The U.S. Supreme Court ruled that blanket affirmative action programs that grant preferences to contractors based on race or sex are unconstitutional, clarifying that such programs must be narrowly tailored to meet a specific and compelling state interest. The old ISTEA law contains a provision that mandates at least 10 percent of the contract dollars in ISTEA projects (which covers everything from highway maintenance to mass transit) go to businesses designated as Disadvantaged Business Enterprises (DBEs). This is where the set-aside shenanigans start.
An inquiry into what it means to be a DBE refers one to the Small Business Act. According to the SBA, to qualify as a DBE, you must meet two requirements: you must be economically and socially disadvantaged. The economic threshold is straightforward, though perhaps ripe for subterfuge; a business owner must have less than $750,000 in assets, not including those he may have invested in the business. More troubling is the second provision, the socially disadvantaged component.
It turns out that if you fall into one of almost any ethnic or racial category you can think of – except white – or you’re a female, you are presumed socially disadvantaged. Administrators at the Department of Transportation and the SBA are quick to reassure that if one does not fall into a listed category, individuals are welcome to come before state contracting agencies and present a case of personal historic disadvantage. Protests of open-mindedness aside, backdoor acceptance to DBE status is extremely rare. This statute-buried trail to the real and divisive facts of the program is typical of all affirmative action programs – the devil is always in the details.
The presumption of social disadvantage based on race and sex is the same mentality that gave us two-tiered admissions systems at state universities. It’s also the very principle that the Supreme Court ruled a violation of the Constitution’s Equal Protection Clause in Adarand. For if one group is favored over another – all rhetorical flourishes aside – we violate a fundamental moral principle, and real people get hurt. As Ward Connerly often says, moral principle trumps social idealism every time.

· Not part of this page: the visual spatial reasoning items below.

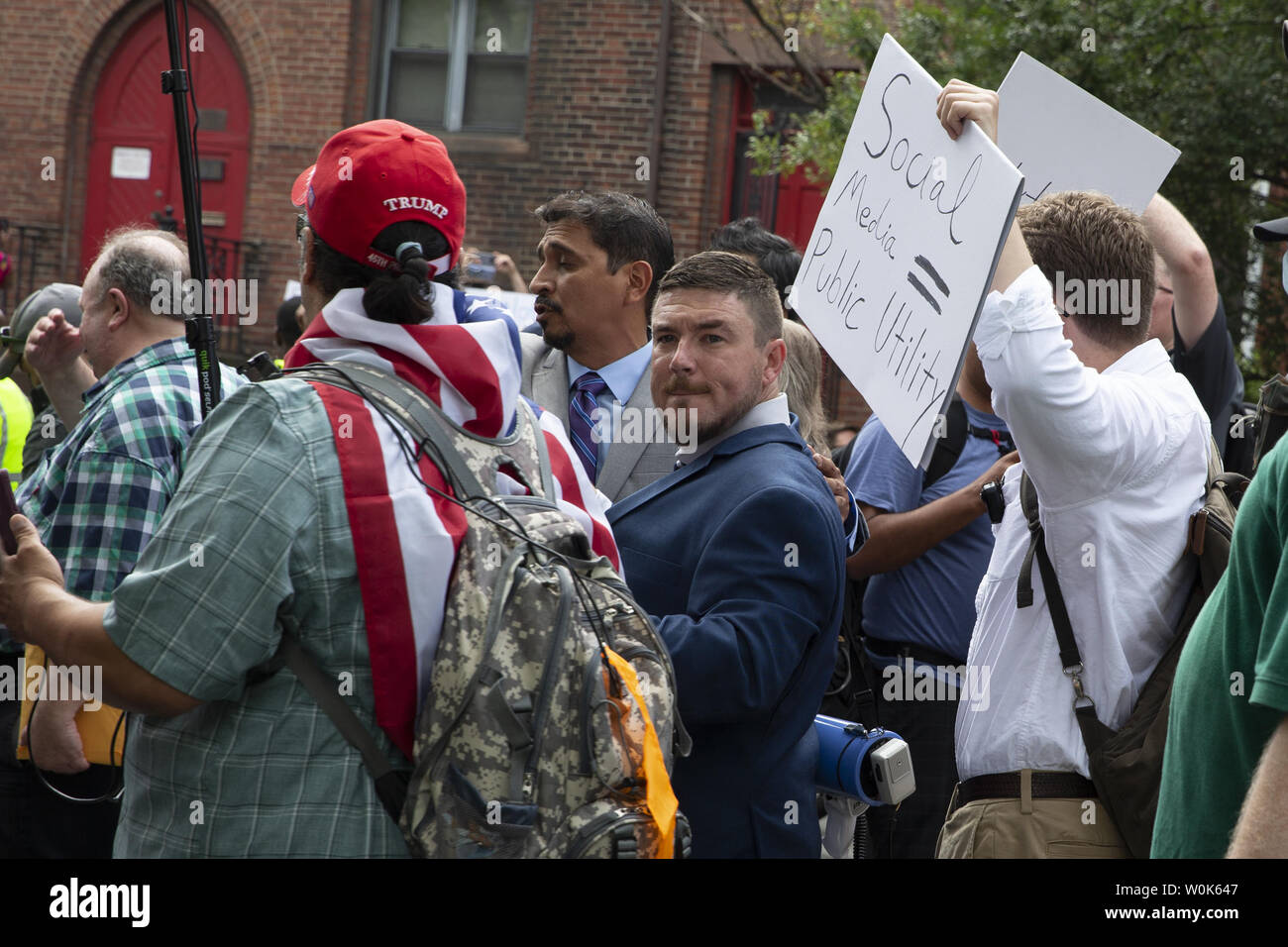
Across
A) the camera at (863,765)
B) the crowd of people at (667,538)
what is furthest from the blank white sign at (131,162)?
the camera at (863,765)

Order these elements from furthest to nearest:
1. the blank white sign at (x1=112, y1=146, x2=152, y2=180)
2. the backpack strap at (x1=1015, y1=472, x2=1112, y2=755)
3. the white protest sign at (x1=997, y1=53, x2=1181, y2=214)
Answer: the blank white sign at (x1=112, y1=146, x2=152, y2=180) < the white protest sign at (x1=997, y1=53, x2=1181, y2=214) < the backpack strap at (x1=1015, y1=472, x2=1112, y2=755)

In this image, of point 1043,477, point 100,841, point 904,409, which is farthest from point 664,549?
point 100,841

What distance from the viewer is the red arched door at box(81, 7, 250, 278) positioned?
1416 cm

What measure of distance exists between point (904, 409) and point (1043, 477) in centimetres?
30

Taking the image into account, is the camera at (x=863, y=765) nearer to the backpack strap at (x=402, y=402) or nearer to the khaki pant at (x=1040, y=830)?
the khaki pant at (x=1040, y=830)

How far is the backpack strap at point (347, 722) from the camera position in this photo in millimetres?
1929

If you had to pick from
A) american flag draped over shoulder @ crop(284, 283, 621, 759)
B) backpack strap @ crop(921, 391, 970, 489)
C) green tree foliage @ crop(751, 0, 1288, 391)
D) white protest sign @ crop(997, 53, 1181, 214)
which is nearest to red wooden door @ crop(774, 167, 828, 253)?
green tree foliage @ crop(751, 0, 1288, 391)

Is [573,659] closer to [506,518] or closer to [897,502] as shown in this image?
[506,518]

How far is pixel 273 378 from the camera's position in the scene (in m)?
2.02

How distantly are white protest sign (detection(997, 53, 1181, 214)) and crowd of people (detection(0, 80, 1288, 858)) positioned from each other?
40 cm

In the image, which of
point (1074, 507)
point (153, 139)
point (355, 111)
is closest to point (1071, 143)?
point (1074, 507)

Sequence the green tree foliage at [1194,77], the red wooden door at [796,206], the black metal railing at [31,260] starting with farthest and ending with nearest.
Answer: the black metal railing at [31,260] < the red wooden door at [796,206] < the green tree foliage at [1194,77]

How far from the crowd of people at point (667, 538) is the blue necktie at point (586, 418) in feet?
0.05

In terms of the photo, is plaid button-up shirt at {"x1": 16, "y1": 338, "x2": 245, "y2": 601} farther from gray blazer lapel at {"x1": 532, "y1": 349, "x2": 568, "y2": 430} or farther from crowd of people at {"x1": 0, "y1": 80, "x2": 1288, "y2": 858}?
gray blazer lapel at {"x1": 532, "y1": 349, "x2": 568, "y2": 430}
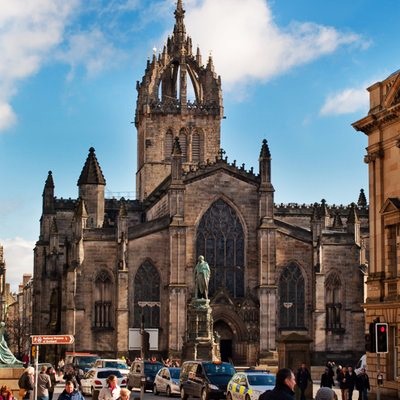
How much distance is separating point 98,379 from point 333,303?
3270 centimetres

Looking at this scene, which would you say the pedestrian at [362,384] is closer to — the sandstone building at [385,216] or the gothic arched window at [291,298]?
the sandstone building at [385,216]

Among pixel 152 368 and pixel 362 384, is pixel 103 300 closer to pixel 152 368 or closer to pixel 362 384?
pixel 152 368

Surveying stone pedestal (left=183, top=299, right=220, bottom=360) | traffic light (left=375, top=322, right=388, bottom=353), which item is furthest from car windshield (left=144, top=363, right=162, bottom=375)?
traffic light (left=375, top=322, right=388, bottom=353)

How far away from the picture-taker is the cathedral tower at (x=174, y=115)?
85562 millimetres

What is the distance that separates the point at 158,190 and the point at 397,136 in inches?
1653

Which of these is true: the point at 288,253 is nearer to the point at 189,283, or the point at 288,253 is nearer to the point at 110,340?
the point at 189,283

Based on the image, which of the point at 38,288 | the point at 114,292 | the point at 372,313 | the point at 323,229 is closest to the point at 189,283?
the point at 114,292

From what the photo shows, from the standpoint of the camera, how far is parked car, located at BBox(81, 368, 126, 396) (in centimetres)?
3871

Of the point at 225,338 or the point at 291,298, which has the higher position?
the point at 291,298

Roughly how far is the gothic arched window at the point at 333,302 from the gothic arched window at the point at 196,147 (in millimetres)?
19997

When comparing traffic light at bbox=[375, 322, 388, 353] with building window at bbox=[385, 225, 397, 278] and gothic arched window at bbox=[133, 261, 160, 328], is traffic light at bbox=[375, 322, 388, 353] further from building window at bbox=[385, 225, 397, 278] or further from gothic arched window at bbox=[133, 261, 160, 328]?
gothic arched window at bbox=[133, 261, 160, 328]

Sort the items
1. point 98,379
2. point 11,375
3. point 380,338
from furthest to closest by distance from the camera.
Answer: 1. point 98,379
2. point 11,375
3. point 380,338

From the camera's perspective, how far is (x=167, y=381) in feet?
136

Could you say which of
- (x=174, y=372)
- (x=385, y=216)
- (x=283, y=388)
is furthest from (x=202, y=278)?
(x=283, y=388)
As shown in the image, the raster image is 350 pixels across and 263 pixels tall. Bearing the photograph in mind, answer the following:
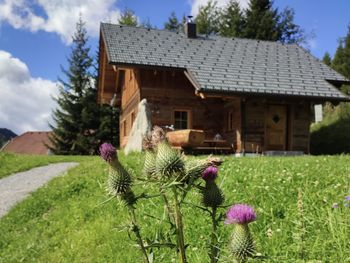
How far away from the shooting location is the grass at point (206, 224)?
12.2 ft

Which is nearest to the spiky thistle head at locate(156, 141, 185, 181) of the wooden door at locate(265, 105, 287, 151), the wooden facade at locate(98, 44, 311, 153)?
the wooden facade at locate(98, 44, 311, 153)

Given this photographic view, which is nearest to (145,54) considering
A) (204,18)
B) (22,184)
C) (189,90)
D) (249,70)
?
(189,90)

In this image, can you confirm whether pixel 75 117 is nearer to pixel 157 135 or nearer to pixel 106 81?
pixel 106 81

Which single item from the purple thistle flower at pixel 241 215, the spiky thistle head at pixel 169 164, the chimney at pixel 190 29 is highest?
the chimney at pixel 190 29

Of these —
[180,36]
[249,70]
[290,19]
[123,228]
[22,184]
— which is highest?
[290,19]

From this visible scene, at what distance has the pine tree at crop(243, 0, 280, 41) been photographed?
41.7 metres

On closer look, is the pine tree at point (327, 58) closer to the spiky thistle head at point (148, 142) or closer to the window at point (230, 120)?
the window at point (230, 120)

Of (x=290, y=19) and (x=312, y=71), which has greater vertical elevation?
(x=290, y=19)

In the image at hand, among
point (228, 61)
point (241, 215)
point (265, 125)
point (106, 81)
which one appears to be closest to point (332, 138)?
point (265, 125)

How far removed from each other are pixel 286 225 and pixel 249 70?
16471mm

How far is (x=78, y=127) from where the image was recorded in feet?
103

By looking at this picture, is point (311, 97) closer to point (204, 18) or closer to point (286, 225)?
point (286, 225)

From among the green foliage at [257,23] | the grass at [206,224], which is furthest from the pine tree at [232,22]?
the grass at [206,224]

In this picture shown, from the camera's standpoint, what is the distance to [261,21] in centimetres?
4166
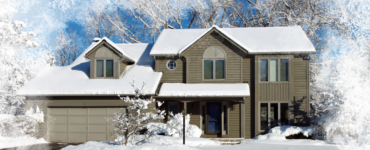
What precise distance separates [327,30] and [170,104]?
1389cm

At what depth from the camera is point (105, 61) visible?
1414cm

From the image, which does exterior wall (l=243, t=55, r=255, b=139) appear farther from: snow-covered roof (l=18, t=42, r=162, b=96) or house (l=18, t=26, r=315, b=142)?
snow-covered roof (l=18, t=42, r=162, b=96)

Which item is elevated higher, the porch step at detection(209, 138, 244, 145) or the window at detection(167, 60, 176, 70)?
the window at detection(167, 60, 176, 70)

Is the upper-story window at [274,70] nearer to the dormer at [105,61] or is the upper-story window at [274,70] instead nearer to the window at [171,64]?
the window at [171,64]

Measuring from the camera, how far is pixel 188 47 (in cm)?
1420

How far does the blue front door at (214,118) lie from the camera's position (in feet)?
46.6

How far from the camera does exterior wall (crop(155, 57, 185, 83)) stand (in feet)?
47.5

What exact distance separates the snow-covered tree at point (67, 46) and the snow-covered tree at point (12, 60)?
9.36 metres

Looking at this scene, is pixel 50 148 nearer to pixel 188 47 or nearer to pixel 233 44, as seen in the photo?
pixel 188 47

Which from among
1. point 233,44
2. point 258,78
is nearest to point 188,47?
point 233,44

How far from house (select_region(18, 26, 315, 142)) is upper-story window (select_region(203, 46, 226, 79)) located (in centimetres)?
5

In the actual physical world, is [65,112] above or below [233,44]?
below

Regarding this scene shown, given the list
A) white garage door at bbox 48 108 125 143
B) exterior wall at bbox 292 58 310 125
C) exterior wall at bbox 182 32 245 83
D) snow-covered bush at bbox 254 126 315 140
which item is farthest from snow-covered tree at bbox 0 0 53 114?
exterior wall at bbox 292 58 310 125

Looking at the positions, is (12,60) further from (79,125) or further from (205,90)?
(205,90)
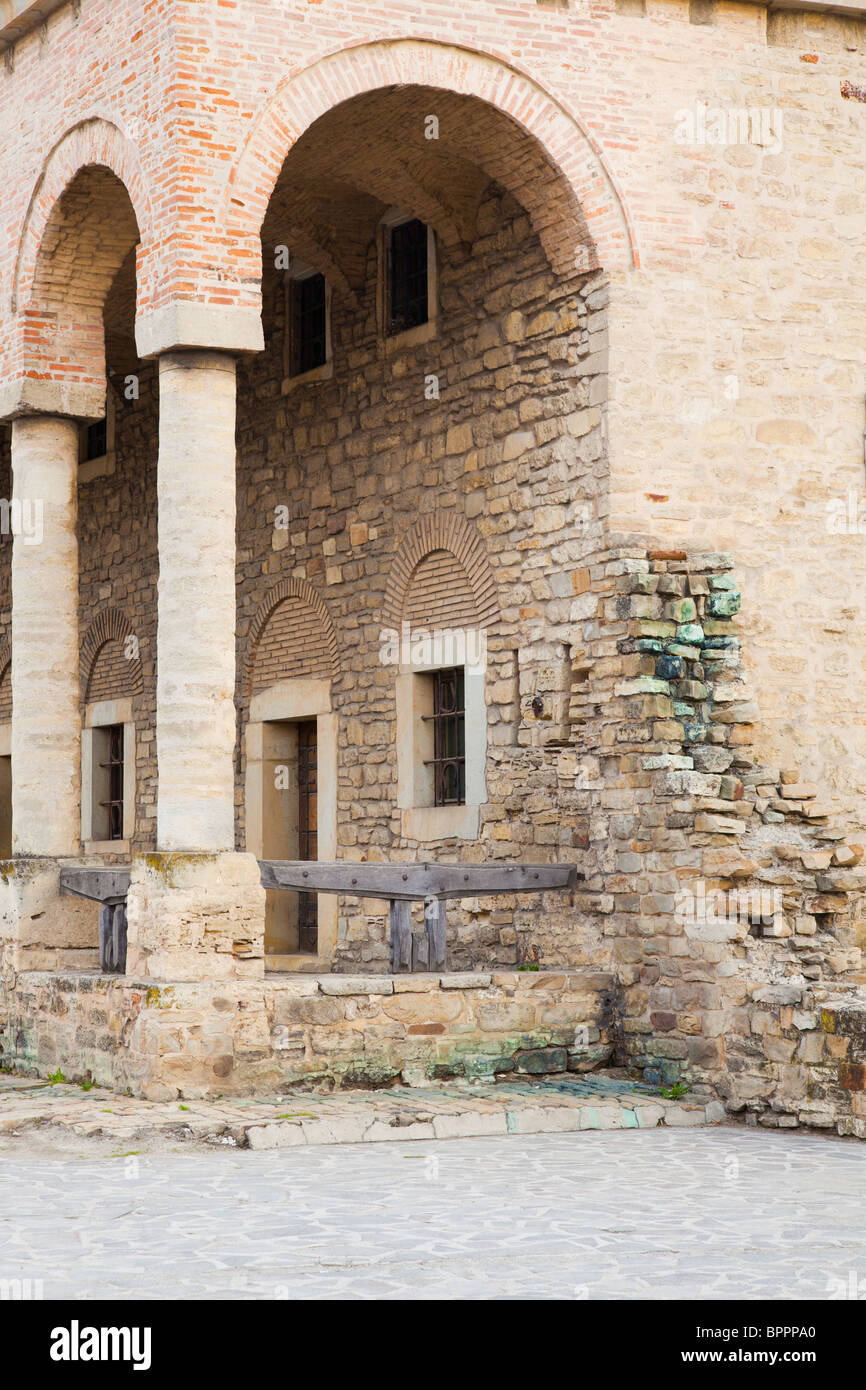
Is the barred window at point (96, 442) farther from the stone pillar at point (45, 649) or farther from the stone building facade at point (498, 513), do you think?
the stone pillar at point (45, 649)

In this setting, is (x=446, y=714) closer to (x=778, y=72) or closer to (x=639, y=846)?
(x=639, y=846)

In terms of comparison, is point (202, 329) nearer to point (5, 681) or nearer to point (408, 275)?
point (408, 275)

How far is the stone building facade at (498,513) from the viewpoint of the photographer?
369 inches

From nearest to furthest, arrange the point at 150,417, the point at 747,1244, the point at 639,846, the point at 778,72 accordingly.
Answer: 1. the point at 747,1244
2. the point at 639,846
3. the point at 778,72
4. the point at 150,417

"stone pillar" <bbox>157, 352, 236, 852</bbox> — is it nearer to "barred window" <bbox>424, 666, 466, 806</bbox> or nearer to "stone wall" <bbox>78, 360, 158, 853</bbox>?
"barred window" <bbox>424, 666, 466, 806</bbox>

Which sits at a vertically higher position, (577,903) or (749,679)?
(749,679)

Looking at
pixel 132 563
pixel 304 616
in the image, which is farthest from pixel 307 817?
pixel 132 563

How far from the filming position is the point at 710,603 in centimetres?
1031

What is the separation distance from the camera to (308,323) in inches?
544

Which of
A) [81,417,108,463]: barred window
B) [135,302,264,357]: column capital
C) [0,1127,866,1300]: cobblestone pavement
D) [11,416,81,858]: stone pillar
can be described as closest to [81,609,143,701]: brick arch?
[81,417,108,463]: barred window

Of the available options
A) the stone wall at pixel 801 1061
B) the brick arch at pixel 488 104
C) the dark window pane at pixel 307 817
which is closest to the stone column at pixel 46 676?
the brick arch at pixel 488 104

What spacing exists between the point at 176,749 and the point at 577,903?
2.65 m

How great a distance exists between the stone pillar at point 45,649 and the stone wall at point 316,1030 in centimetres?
131

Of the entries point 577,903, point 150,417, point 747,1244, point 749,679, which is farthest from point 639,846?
point 150,417
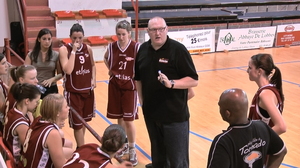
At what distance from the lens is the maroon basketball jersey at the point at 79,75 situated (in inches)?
187

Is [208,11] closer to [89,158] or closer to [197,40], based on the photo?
[197,40]

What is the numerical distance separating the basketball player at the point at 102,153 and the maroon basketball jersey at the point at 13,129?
967 millimetres

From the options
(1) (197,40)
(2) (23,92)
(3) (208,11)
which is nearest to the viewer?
(2) (23,92)

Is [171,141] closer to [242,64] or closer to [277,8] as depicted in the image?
[242,64]

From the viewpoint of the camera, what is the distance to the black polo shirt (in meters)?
3.54

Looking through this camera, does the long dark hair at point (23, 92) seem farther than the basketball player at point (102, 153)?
Yes

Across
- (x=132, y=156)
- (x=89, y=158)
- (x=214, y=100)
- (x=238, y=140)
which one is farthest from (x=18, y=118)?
(x=214, y=100)

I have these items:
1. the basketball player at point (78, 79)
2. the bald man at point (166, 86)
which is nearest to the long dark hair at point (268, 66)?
the bald man at point (166, 86)

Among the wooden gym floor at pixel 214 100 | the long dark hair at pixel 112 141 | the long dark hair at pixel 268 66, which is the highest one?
the long dark hair at pixel 268 66

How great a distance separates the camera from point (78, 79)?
476 centimetres

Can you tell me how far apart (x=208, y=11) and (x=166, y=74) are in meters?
10.8

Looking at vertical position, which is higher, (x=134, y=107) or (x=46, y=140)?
(x=46, y=140)

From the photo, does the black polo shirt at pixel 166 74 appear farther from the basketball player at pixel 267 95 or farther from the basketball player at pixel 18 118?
the basketball player at pixel 18 118

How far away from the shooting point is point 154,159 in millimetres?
3973
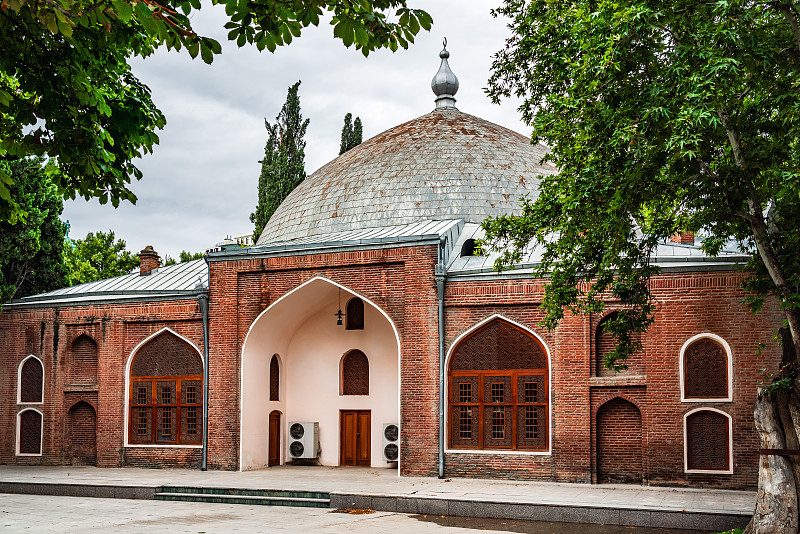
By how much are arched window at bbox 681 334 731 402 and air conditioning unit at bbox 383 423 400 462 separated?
724 centimetres

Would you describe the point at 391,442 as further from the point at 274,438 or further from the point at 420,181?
the point at 420,181

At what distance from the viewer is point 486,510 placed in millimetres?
13867

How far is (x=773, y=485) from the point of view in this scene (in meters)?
10.6

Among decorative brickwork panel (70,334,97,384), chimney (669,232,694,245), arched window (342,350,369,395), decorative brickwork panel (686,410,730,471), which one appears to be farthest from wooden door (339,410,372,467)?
chimney (669,232,694,245)

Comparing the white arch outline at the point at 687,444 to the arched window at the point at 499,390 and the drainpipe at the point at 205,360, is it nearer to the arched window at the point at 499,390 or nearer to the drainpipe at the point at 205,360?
the arched window at the point at 499,390

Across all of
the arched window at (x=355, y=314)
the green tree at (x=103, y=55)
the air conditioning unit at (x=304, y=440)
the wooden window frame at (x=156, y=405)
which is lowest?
the air conditioning unit at (x=304, y=440)

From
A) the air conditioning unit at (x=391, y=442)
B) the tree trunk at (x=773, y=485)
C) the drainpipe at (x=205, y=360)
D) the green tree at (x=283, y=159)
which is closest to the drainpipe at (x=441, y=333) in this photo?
the air conditioning unit at (x=391, y=442)

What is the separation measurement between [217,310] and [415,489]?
24.0ft

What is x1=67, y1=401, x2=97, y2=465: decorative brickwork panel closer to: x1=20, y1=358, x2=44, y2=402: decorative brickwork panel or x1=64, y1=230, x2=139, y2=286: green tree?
x1=20, y1=358, x2=44, y2=402: decorative brickwork panel

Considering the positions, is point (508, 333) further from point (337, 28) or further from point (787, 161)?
point (337, 28)

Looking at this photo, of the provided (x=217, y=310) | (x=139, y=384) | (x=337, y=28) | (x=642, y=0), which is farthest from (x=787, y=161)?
(x=139, y=384)

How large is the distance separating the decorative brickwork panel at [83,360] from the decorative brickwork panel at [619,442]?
12.9 m

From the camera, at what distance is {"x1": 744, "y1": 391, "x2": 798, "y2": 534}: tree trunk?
411 inches

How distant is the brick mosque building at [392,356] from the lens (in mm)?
16297
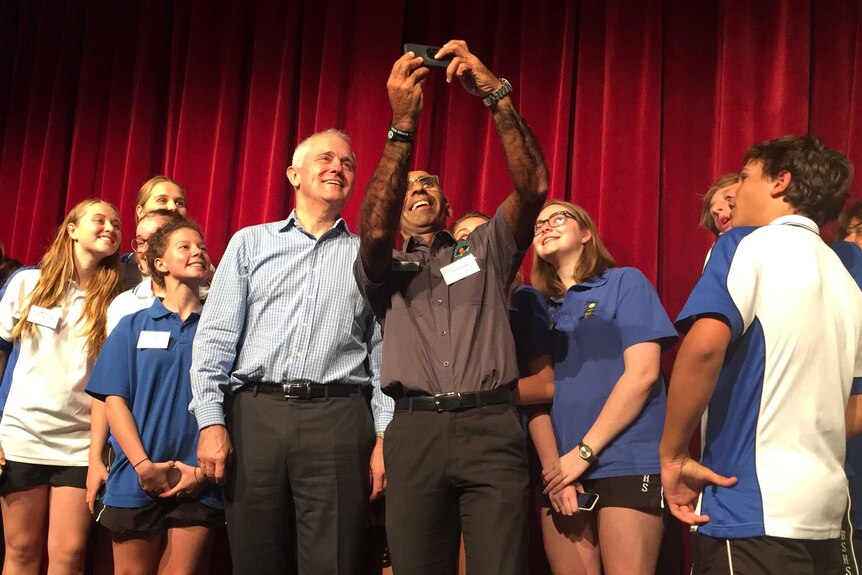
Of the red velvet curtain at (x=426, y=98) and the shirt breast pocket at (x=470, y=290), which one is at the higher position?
the red velvet curtain at (x=426, y=98)

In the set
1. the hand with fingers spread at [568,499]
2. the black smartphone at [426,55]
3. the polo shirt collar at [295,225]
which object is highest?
the black smartphone at [426,55]

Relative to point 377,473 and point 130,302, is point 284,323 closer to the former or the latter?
point 377,473

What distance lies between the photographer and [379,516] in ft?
7.91

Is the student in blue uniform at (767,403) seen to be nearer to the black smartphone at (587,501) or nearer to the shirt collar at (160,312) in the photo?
the black smartphone at (587,501)

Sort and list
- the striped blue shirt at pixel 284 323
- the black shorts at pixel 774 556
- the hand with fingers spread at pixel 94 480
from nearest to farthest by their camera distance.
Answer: the black shorts at pixel 774 556
the striped blue shirt at pixel 284 323
the hand with fingers spread at pixel 94 480

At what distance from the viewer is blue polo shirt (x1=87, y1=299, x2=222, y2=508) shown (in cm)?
252

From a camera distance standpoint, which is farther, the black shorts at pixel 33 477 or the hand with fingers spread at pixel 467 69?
the black shorts at pixel 33 477

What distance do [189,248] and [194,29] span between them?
6.83ft

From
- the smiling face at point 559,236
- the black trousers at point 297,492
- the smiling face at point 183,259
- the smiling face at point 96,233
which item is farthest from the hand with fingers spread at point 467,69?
the smiling face at point 96,233

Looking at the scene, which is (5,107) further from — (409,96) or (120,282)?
(409,96)

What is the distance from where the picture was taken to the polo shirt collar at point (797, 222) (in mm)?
1751

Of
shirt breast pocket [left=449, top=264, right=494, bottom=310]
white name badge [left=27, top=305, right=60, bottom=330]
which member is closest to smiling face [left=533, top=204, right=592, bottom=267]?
shirt breast pocket [left=449, top=264, right=494, bottom=310]

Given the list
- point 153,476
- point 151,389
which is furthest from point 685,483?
point 151,389

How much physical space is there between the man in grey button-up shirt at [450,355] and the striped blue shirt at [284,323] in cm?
18
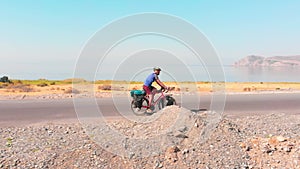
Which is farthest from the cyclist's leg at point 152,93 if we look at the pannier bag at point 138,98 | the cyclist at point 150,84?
the pannier bag at point 138,98

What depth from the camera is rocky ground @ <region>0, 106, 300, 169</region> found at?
5.86 metres

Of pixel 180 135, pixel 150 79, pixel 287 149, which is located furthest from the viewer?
pixel 150 79

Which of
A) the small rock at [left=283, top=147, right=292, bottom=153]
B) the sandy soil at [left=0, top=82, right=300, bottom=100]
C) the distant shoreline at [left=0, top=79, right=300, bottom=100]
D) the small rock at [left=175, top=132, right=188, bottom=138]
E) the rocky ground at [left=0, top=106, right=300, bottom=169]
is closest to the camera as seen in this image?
the rocky ground at [left=0, top=106, right=300, bottom=169]

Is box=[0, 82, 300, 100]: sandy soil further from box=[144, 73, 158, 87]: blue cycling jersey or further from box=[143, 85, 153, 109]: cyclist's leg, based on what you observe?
box=[144, 73, 158, 87]: blue cycling jersey

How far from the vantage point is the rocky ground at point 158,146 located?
19.2 ft

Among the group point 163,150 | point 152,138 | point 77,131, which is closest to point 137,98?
point 77,131

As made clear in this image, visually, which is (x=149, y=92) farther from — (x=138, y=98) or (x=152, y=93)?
(x=138, y=98)

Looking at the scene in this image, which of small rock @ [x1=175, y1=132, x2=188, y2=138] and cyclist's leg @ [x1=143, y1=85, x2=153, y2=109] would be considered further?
cyclist's leg @ [x1=143, y1=85, x2=153, y2=109]

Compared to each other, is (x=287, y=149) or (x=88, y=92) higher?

Debate in the Senate over ISTEA is slated to begin October 7, and Senator McConnell will introduce an amendment to strike the 10 percent set aside. He will hear cries of “foul” from groups like WomenFirst (a consortium of women-owned businesses in the highway and transit industries who are apparently afraid to compete in an open market process where the lowest bid prevails). Remember, all of us as taxpayers – men and women – are the ones paying when a contract goes to a higher bid. But Senator McConnell should prevail, because this amendment is not ultimately about guardrails or contract dollars. It is about how we want to define ourselves as Americans. The Senator is right to move us back to the principles of individual rights established by the U.S. Constitution.